■ **ACTIONS TO TAKE**:
1: Answer these questions from the voting blog, one line each:
(a) How many absentee ballots were cast in the 2003 California gubernatorial recall election?
(b) How many cases of double voting did the GOP evidence show?
(c) Who co-authored the Michigan decision-making guide with Scott?
2: Update a passage of the voting blog, starting at the words that have "The GOP evidence" and stopping after "promise thorough investigations.". Give it again with "GOP" changed to "Republican".

-- Start DOCUMENT --

Friday, September 08, 2006
Allegations of double voting in Chicago in 2004
(CBS) CHICAGO The Republican Party is putting up evidence that the days of voting early and often in the Chicago area are not quite over.
Rather, local party officials declared, voter fraud is alive and in play.
Cook County Clerk David Orr confirmed on Thursday that there is some indication that at least a handful of voters voted twice in the general election in 2004.
The GOP evidence showed more than 500 cases "of double voting."
Both the Cook County Board of Elections and the clerk’s office promise thorough investigations.
Thursday, September 07, 2006
New paper compares absentee with precinct voters in the 2003 California recall election
In the 2003 California gubernatorial recall election 2,775,785 absentee ballots were cast, representing about 30 percent of all voters statewide. Given the number of absentee ballots and the increasing propensity for voters in California and elsewhere to choose this voting method, we some basic questions: Who are absentee voters, and are they different from polling place voters? To answer these questions, we fielded a statewide survey of absentee voters in the days before the October 7 recall election, asking respondents why they voted absentee, their partisan and ideological preferences, demographic characteristics, and other relevant questions. We find that absentee voters do not differ significantly from the overall state electorate in terms of their vote preferences, despite being older and better educated. For example, 56 percent of absentee voters in our survey voted "yes" on the recall, compared with 55 percent for the entire state, according to official returns. Further, absentee voters favored Arnold Schwarzenegger over Cruz Bustamante by a considerable margin, similar to the overall election results. We found party registration among absentee voters to be nearly identical to statewide partisan registration.
Their study compares a sample of 300 absentee voters, with the more than 5,000 voters in the 2003 Los Angeles Times exit poll. For those who have followed the debates about absentee voting (especially in California) one of the more interesting results in this particular study is their finding that absentee voters in their sample appear to have nearly identical political preferences and behavior to the precinct voters in the exit poll sample. Whether the same result is true of elections other than the 2003 recall election is a question for future research.
VTP Conference on Voter Identification and Voter Registration
The current conference agenda is also available.
Wednesday, September 06, 2006
Innovative voter decision guide: the Michigan Civil Rights Initiative
What Scott (and co-author Elizabeth Suhay) are trying to do in this innovative decision-making guide is to help Michigan voters work their way through the complexity of the upcoming ballot measure (like one that passed about a decade ago in California), the "Michigan Civil Rights Initiative", that would block state and local governments in Michigan from developing and implementing policies that allow attributes like race or ethnicity, gender, or national origin, to be used as criteria in government programs or policies.

-- End DOCUMENT --
-- Start RECORDED INFORMATION --

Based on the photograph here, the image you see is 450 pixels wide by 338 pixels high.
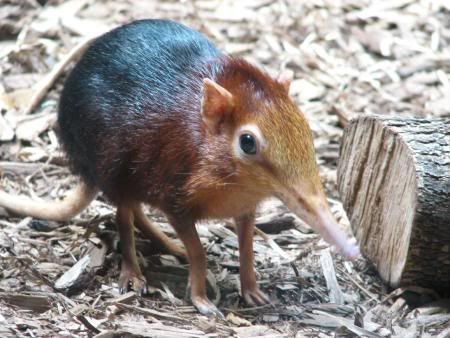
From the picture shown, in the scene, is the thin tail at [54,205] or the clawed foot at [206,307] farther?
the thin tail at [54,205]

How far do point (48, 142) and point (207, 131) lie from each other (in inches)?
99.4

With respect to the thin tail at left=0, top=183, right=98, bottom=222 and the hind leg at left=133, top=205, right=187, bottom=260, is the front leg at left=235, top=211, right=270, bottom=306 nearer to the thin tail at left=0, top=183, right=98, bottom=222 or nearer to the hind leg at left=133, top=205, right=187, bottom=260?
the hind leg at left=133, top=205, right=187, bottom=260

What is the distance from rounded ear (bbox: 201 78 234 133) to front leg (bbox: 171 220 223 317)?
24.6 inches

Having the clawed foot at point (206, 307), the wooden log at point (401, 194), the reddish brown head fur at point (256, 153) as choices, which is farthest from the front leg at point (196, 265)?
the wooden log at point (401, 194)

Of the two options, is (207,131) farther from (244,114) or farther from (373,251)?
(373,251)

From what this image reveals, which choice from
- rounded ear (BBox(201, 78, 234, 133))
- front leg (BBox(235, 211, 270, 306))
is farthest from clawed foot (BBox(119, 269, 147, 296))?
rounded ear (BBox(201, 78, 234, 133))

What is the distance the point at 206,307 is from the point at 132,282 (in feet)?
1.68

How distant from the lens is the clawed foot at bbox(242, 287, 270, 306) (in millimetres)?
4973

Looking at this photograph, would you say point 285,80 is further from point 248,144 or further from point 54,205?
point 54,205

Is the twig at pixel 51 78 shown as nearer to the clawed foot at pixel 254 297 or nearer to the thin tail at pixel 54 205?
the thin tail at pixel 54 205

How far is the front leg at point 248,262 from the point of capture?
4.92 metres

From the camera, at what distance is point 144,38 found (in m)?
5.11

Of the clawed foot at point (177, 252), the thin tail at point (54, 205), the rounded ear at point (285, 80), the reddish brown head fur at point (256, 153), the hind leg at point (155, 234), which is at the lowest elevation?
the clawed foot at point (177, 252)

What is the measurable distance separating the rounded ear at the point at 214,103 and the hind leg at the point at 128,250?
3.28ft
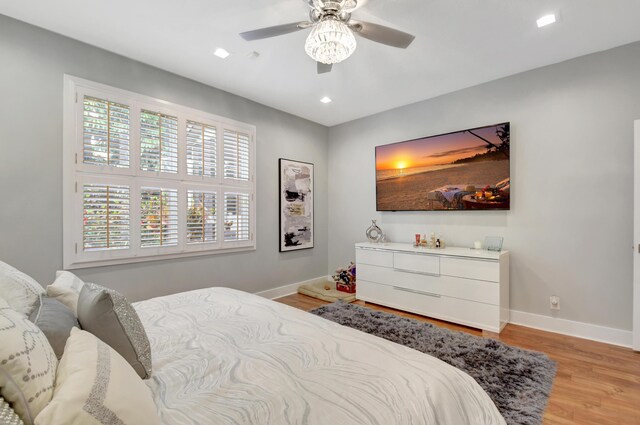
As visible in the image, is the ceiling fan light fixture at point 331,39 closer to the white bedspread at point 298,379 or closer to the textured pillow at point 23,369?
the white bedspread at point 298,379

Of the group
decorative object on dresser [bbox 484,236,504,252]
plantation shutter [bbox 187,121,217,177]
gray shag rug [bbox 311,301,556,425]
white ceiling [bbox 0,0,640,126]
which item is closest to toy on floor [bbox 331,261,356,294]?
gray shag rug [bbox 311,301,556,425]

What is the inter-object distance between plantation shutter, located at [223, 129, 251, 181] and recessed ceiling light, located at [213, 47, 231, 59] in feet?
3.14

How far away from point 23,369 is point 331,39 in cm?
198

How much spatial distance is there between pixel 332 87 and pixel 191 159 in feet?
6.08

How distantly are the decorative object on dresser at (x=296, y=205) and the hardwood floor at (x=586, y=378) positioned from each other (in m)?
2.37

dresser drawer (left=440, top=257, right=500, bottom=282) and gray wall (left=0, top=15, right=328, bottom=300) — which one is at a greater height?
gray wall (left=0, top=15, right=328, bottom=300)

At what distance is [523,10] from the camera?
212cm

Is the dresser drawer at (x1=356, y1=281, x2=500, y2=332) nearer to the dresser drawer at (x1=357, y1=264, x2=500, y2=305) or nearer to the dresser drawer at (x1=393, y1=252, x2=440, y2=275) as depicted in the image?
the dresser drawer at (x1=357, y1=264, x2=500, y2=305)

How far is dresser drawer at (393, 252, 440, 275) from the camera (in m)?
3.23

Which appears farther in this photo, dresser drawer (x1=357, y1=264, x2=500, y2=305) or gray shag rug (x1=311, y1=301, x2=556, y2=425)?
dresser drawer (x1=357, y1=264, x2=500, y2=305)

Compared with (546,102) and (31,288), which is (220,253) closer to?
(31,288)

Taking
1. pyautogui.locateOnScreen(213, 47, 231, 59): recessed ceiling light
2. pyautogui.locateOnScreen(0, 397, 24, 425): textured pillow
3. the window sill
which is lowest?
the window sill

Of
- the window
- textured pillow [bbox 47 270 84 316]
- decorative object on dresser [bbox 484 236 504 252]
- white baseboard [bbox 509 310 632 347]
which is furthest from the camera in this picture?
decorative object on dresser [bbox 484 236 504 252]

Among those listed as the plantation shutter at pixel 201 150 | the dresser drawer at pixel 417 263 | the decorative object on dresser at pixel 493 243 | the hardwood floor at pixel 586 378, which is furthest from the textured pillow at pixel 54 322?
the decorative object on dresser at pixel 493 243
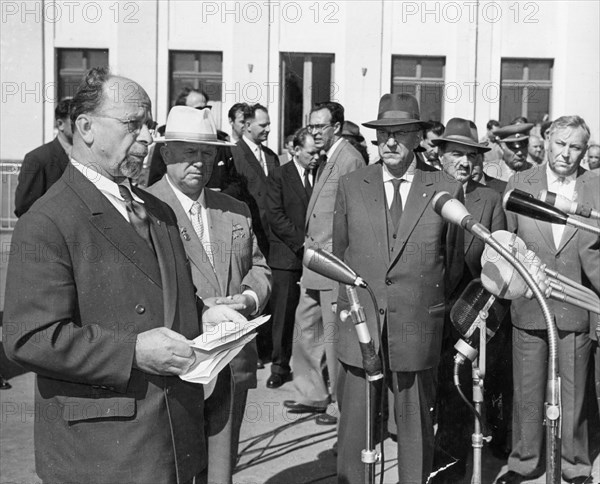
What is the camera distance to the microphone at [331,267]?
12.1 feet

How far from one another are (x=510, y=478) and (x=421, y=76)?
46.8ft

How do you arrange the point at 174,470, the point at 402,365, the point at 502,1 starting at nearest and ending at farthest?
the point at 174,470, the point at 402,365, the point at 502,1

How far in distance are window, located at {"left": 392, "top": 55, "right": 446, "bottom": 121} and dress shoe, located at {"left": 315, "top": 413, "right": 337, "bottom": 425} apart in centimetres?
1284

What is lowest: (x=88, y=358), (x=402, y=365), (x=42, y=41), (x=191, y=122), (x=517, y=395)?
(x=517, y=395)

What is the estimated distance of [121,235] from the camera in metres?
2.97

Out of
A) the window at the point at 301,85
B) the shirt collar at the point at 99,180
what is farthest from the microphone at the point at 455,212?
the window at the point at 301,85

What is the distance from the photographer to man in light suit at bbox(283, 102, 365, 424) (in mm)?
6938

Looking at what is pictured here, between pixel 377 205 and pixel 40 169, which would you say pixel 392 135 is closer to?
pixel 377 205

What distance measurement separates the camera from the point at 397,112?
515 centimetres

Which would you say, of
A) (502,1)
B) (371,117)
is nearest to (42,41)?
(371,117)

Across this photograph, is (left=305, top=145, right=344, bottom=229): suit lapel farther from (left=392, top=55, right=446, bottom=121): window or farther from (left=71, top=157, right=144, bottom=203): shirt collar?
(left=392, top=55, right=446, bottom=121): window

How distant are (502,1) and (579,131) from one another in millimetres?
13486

-- End RECORDED INFORMATION --
-- Start RECORDED INFORMATION --

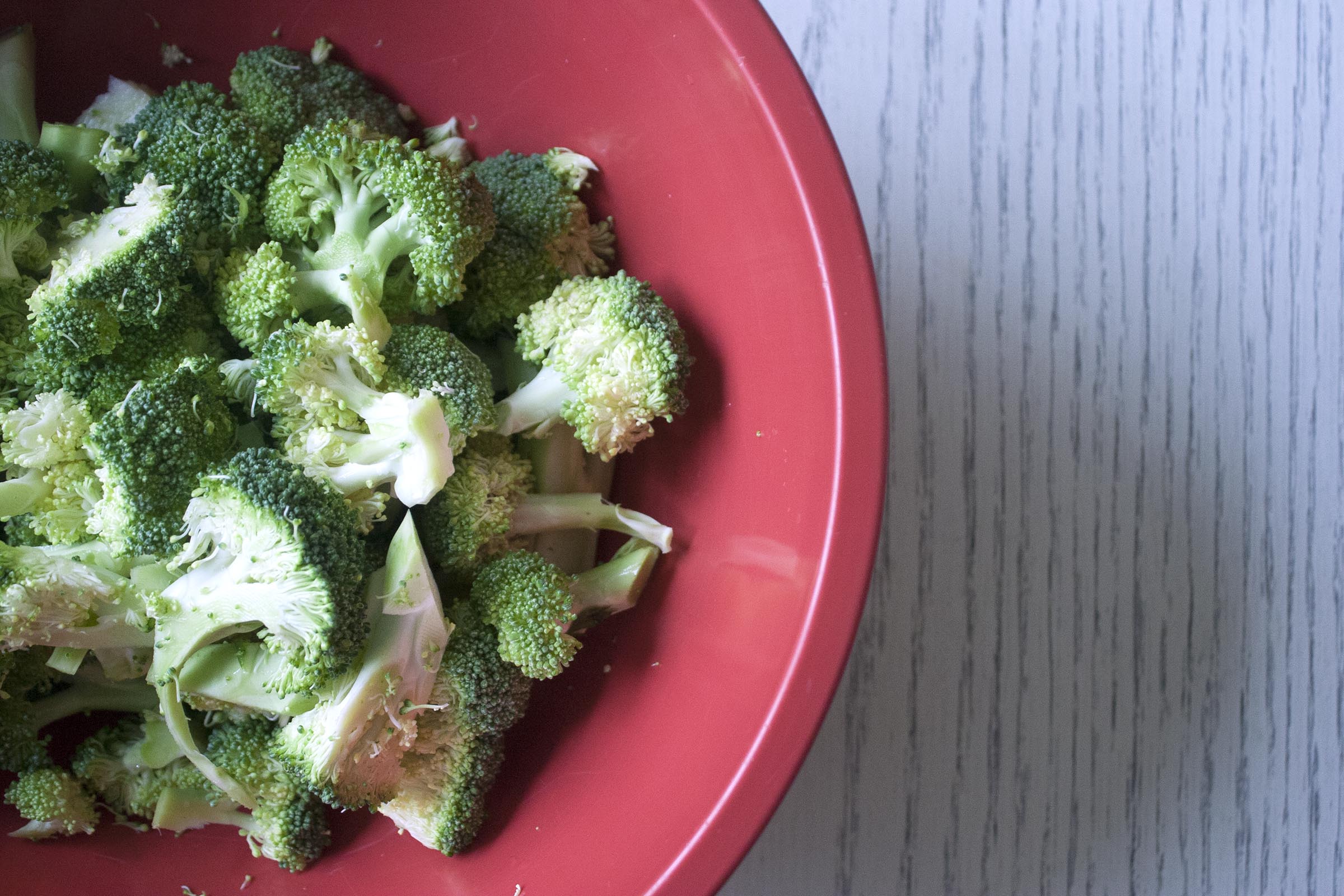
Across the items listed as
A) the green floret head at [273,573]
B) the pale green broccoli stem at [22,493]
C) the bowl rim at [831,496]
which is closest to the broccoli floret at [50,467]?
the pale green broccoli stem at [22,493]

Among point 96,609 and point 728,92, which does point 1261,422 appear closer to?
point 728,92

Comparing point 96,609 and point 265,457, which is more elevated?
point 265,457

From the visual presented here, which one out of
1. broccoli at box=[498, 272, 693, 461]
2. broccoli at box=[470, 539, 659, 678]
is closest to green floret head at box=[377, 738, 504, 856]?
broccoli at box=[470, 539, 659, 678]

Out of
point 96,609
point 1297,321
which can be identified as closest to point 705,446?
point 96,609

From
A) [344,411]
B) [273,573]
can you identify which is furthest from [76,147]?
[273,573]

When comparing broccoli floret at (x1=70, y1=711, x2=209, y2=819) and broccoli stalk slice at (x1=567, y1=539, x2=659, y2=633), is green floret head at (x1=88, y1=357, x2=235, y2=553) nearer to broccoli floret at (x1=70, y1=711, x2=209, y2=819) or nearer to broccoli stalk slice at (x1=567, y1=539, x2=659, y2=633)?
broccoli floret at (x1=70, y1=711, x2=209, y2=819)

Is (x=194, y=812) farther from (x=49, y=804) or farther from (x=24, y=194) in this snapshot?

-- End RECORDED INFORMATION --

■ **EXERCISE SOLUTIONS**:
1:
(a) 2,775,785
(b) More than 500
(c) Elizabeth Suhay

2:
The Republican evidence showed more than 500 cases "of double voting."
Both the Cook County Board of Elections and the clerk’s office promise thorough investigations.